§ **SHORT PROBLEM**: From the text below about AI image generators failing to draw hands, write out word for word the passage that starts at "When I tried" and ends at "hands and fingers?".

§ **SELECTED TEXT**:
◆ ◆ ◆ ◆ ◆

On a closer inspection I could make up that it, in fact, tried to make two hands, but it had failed miserably. The fingers were merging into eachother and his hands were also connected while holding the string of the balloon. Poor guy.
When I tried this again, the same thing happened. A beautiful image of a man holding a red shiny balloon but it again had failed at generating a realistic image of the hands. So why is it that these AI-Image Generators oftentimes struggle so much with generating hands and fingers?
Back in 2022 when these models were released, people were amazed by the images that these generators were spitting out. The images were so advanced that in August of 2022, the Image Generator Model from the company Midjourney won an art contest at a state fair with one of its images.
But users quickly started to notice a recurring bug. Everytime when a prompt included people, the AI tools couldn’t draw hands. Hands with 7 fingers, hands that appeared to be floating, unattached to the human body or, in my case, hands that were fused together at the wrists. But why?

◆ ◆ ◆ ◆ ◆

§ **GIVEN MATERIAL**:
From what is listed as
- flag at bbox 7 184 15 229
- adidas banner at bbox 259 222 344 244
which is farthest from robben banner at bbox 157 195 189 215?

◆ ◆ ◆ ◆ ◆

§ **WRITTEN REPLY**:
When I tried this again, the same thing happened. A beautiful image of a man holding a red shiny balloon but it again had failed at generating a realistic image of the hands. So why is it that these AI-Image Generators oftentimes struggle so much with generating hands and fingers?